• DOCUMENT EXTRACT
BEGIN

A Palestinian mourns as he carries the shrouded body of a child, killed in an Israeli strike the previous night, during a funeral in Jabalia, in the northern Gaza Strip on December 21, 2024, as the war between Israel and Hamas militants continues. (Photo by Omar AL-QATTAA / AFP)
A Palestinian mourns as he carries the shrouded body of a child, killed in an Israeli strike the previous night, during a funeral in Jabalia, in the northern Gaza Strip on December 21, 2024, as the war between Israel and Hamas militants continues. (Photo by Omar AL-QATTAA / AFP)

Pope Francis on Saturday again condemned Israeli airstrikes in Gaza, a day after an Israeli government minister publicly denounced the pontiff for suggesting the global community should study whether the military offensive there constitutes a genocide of the Palestinian people.

Francis opened his annual Christmas address to the Catholic cardinals who lead the Vatican's various departments with what appeared to be a reference to Israeli airstrikes on Friday that killed at least 25 Palestinians in Gaza, Reuters reported.

"Yesterday, children were bombed," said the pope. "This is cruelty. This is not war. I wanted to say this because it touches the heart."

END

• DATA SECTION

BEGIN

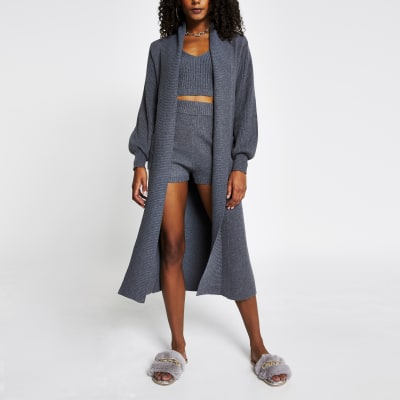 river island longline cardigan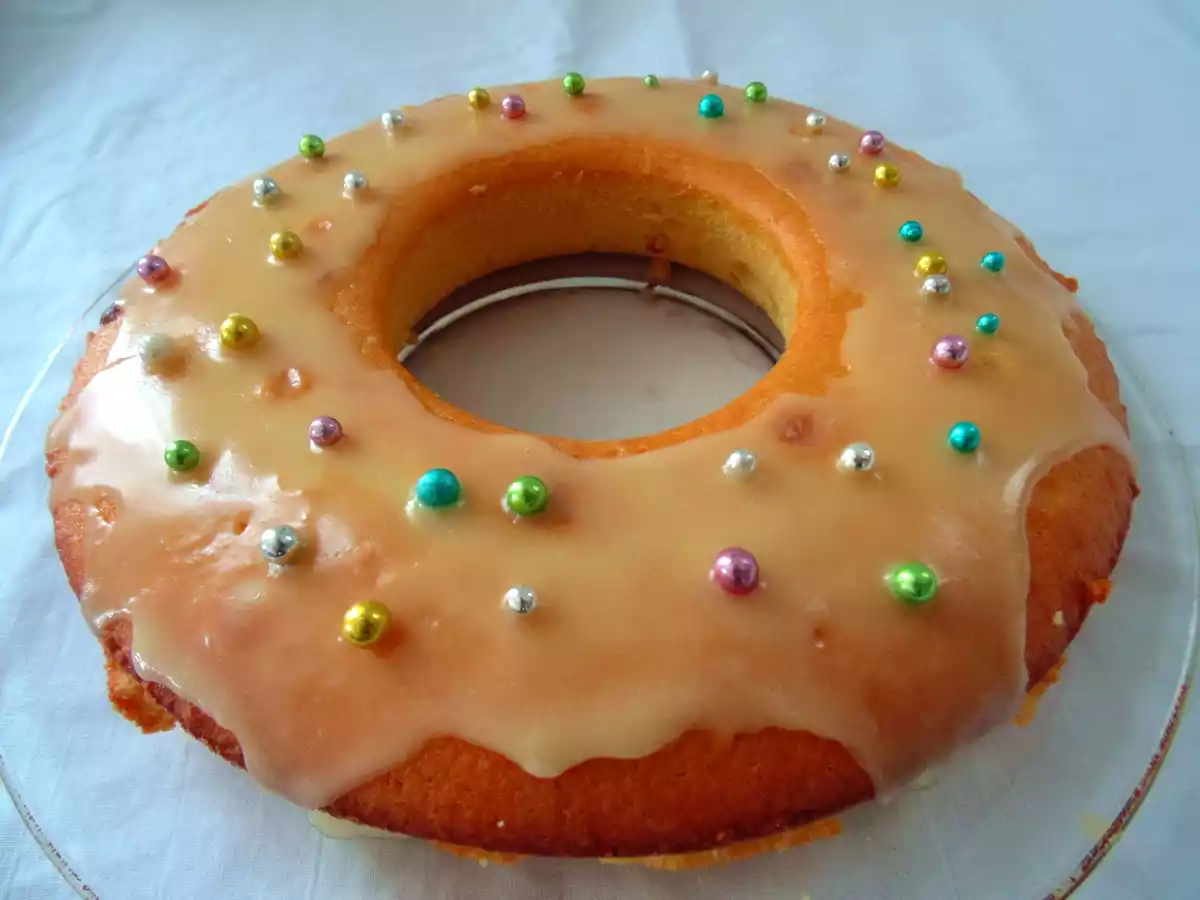 Gateau au jus d'orange - photo 3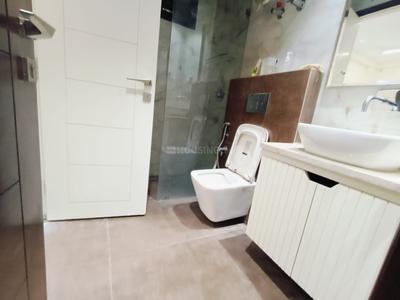 Bathroom Image of 2000 Sq.ft 3 BHK Builder Floor for rent in Karkardooma New Delhi for Rs. 51500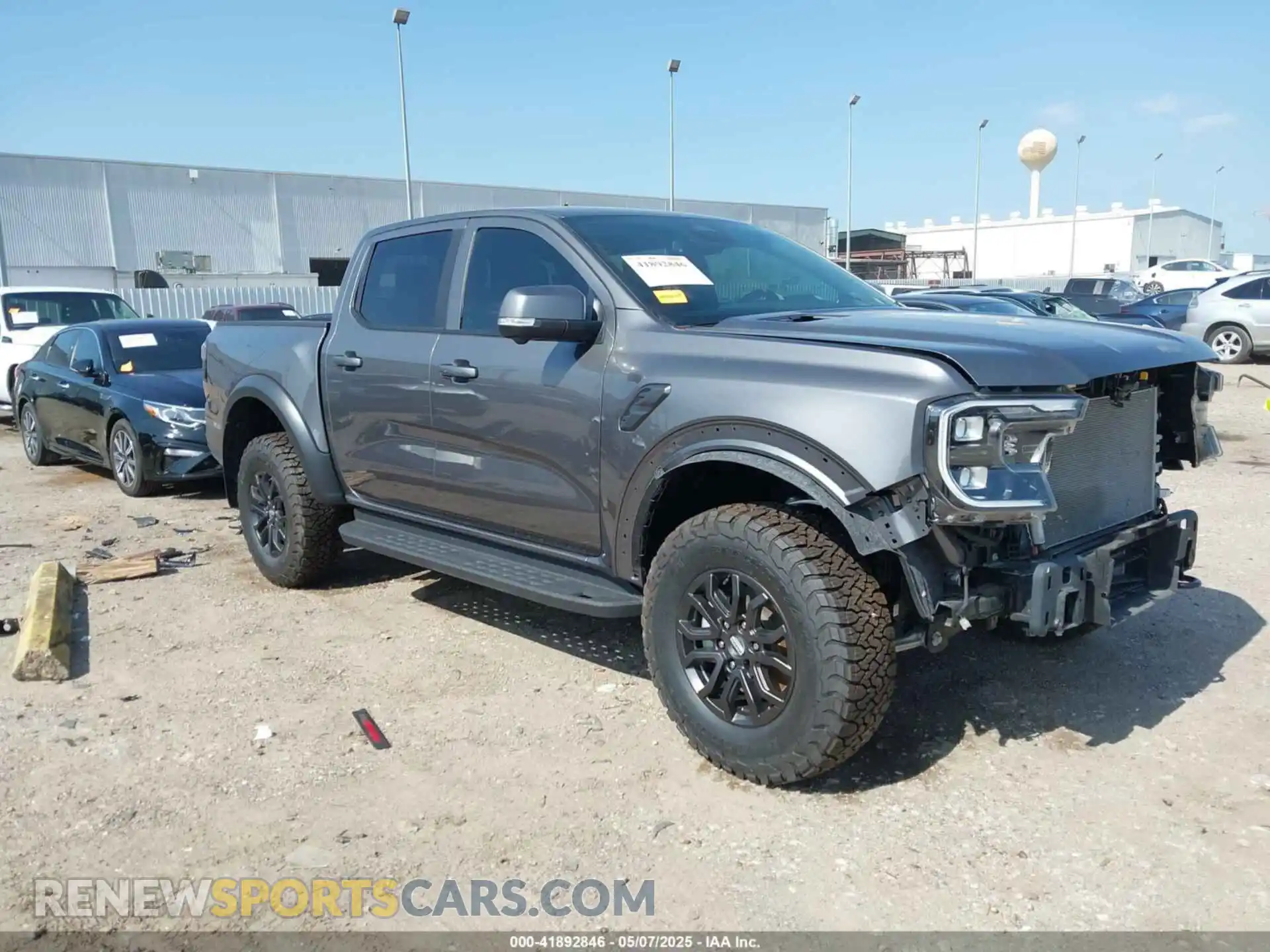 1 fotografías del automóvil dañado 1FTER4LR3RLE10431 FORD RANGER 2024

END

• TASKS TO COMPLETE
(A) Update the article on Pope Francis and Gaza, starting with "Pope Francis on" and going on through "the Palestinian people.", with "condemned" replaced by "criticized".
(B) Take the article on Pope Francis and the Gaza airstrikes further from the point where it stops.

• SOLVED TASKS
(A)
Pope Francis on Saturday again criticized Israeli airstrikes in Gaza, a day after an Israeli government minister publicly denounced the pontiff for suggesting the global community should study whether the military offensive there constitutes a genocide of the Palestinian people.

(B)
The pope, as leader of the 1.4-billion-member Roman Catholic Church, is usually careful about taking sides in conflicts, but he has recently been more outspoken about Israel's military campaign against Palestinian militant group Hamas.

In book excerpts published last month, the pontiff said some international experts said that "what is happening in Gaza has the characteristics of a genocide.”

Israeli Minister of Diaspora Affairs Amichai Chikli sharply criticized those comments in an unusual open letter published by Italian newspaper Il Foglio on Friday. Chikli said the pope's remarks amounted to a "trivialization" of the term genocide.

Francis also said on Saturday that the Catholic bishop of Jerusalem, known as a patriarch, had tried to enter the Gaza Strip on Friday to visit Catholics there, but was denied entry.

The patriarch's office told Reuters it was not able to comment on the pope's remarks about the patriarch being denied entry.